EXTRACT TO READ:
>> START
Nieman Foundation at Harvard
HOME
          
LATEST STORY
Newsweek is making generative AI a fixture in its newsroom
ABOUT                    SUBSCRIBE
Sept. 10, 2012, 10:40 a.m.

Eric Newton: Journalism schools aren’t changing quickly enough

The Knight Foundation’s Newton says “universities must be willing to destroy and recreate themselves to be part of the future of news.”

Editor’s Note: It’s the start of the school year, which means students are returning to journalism programs around the country. As the media industry continues to evolve, how well is new talent being trained, and how well are schools preparing them for the real world?

We asked an array of people — hiring editors, recent graduates, professors, technologists, deans — to evaluate the job j-schools are doing and to offer ideas for how they might improve. Over the coming days, we’ll be sharing their thoughts with you. Here Eric Newton, senior adviser to the president at Knight Foundation, argues that journalism schools need to develop a culture of rapid change to keep up with the world around them.
>> END
THE TASKS:
1. Condense the paragraph of the article that begins "We asked an array of people" into a short bulleted list that keeps its main facts.
2. According to the article, what position does Eric Newton hold?
3. Output the passage of the article starting with "Nieman Foundation at" and going on through "2012, 10:40 a.m.".

Excerpt from a dataset:
>> START
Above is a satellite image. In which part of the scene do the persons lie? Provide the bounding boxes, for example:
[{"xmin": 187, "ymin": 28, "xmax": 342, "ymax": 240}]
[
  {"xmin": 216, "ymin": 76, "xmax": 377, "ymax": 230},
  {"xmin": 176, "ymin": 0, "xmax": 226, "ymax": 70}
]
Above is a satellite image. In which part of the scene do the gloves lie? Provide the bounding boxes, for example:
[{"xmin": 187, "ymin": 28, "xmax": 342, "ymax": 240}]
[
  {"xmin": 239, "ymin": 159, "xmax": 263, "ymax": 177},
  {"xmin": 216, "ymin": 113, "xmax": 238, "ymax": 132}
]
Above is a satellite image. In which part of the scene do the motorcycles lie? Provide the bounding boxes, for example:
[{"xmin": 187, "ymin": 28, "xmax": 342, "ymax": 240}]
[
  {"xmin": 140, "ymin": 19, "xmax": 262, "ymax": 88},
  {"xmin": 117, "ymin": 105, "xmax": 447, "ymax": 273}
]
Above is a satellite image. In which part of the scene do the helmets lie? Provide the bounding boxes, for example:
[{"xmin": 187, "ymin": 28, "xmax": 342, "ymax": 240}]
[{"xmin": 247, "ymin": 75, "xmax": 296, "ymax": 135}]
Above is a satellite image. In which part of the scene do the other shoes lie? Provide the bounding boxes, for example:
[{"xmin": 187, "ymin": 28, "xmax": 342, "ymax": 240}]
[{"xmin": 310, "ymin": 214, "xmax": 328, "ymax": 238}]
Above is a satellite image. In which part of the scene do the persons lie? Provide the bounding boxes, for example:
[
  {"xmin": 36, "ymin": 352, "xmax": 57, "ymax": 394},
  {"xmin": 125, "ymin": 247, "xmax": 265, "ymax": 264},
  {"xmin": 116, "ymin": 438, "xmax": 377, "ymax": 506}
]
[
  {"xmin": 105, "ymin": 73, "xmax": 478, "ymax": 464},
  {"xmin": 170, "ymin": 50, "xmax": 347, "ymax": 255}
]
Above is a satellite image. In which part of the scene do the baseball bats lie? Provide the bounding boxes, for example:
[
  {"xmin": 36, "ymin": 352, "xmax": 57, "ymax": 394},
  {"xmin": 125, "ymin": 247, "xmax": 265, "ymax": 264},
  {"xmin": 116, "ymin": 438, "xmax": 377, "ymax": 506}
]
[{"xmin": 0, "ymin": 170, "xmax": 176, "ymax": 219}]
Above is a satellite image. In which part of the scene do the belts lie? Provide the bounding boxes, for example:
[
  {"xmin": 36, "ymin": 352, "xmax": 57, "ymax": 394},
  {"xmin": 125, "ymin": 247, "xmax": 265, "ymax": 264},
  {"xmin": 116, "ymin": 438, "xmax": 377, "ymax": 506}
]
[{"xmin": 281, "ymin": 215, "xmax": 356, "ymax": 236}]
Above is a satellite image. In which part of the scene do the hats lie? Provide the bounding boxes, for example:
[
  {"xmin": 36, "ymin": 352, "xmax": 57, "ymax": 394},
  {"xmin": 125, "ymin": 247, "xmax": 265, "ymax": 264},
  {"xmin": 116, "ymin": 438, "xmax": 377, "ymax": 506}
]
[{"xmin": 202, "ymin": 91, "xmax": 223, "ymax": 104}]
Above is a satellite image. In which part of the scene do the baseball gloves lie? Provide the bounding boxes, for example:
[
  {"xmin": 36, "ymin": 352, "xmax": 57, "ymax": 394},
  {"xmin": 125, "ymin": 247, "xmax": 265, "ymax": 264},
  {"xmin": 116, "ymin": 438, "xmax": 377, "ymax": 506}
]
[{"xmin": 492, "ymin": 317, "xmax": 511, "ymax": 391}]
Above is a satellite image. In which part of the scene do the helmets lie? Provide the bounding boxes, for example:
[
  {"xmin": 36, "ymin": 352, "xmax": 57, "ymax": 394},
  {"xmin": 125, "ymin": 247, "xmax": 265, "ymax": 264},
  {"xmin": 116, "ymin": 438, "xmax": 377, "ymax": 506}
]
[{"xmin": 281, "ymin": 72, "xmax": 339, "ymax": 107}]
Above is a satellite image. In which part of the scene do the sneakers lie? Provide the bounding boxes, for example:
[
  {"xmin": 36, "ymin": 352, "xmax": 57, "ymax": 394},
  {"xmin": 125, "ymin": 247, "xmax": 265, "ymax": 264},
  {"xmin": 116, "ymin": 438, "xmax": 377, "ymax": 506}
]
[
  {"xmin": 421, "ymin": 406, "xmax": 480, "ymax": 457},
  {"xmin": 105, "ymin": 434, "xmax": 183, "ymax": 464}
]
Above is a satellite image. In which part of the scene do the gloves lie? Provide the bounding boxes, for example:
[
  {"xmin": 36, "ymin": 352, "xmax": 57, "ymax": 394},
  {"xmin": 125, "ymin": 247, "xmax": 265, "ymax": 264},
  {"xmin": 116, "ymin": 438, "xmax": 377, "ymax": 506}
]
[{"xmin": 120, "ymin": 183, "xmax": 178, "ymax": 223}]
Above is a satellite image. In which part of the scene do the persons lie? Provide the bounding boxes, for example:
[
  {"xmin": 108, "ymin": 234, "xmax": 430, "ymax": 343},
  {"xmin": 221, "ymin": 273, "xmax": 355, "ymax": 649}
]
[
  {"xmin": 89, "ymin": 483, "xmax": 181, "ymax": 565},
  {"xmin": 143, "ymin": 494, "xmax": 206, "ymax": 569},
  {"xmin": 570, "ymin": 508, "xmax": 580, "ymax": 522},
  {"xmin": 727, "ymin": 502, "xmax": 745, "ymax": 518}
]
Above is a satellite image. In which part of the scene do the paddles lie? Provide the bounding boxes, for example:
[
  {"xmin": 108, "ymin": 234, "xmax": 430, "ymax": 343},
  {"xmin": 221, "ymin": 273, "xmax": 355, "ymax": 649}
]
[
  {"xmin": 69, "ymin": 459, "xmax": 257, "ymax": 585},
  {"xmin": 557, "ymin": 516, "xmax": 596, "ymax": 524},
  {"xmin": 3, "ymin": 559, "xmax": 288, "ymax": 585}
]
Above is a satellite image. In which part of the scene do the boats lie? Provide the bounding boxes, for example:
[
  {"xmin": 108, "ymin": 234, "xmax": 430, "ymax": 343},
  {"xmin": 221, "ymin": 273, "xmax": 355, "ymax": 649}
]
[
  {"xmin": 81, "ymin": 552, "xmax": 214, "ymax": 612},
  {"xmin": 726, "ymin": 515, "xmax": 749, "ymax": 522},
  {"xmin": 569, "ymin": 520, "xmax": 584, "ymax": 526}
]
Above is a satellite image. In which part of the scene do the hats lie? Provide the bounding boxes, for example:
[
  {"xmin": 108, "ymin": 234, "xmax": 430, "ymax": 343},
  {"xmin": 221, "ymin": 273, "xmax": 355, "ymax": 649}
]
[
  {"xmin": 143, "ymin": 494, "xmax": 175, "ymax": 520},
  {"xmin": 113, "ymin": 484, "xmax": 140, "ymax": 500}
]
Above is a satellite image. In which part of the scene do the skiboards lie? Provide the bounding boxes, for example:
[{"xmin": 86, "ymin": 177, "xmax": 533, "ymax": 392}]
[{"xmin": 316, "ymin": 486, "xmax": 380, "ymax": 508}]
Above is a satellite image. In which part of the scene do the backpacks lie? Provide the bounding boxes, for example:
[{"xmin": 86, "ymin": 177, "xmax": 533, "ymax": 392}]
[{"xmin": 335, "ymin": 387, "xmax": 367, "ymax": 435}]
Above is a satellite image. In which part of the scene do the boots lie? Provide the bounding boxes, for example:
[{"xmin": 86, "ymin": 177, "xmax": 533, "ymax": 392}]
>> END
THE ANSWERS:
1.
- People asked: hiring editors, recent graduates, professors, technologists, and deans
- What they were asked: to evaluate the job j-schools are doing and to offer ideas for improvement
- Their thoughts will be shared over the coming days.
- Eric Newton, senior adviser to the president at Knight Foundation, argues that journalism schools need a culture of rapid change to keep up with the world around them.

2. He is senior adviser to the president at Knight Foundation.

3.
Nieman Foundation at Harvard
HOME
          
LATEST STORY
Newsweek is making generative AI a fixture in its newsroom
ABOUT                    SUBSCRIBE
Sept. 10, 2012, 10:40 a.m.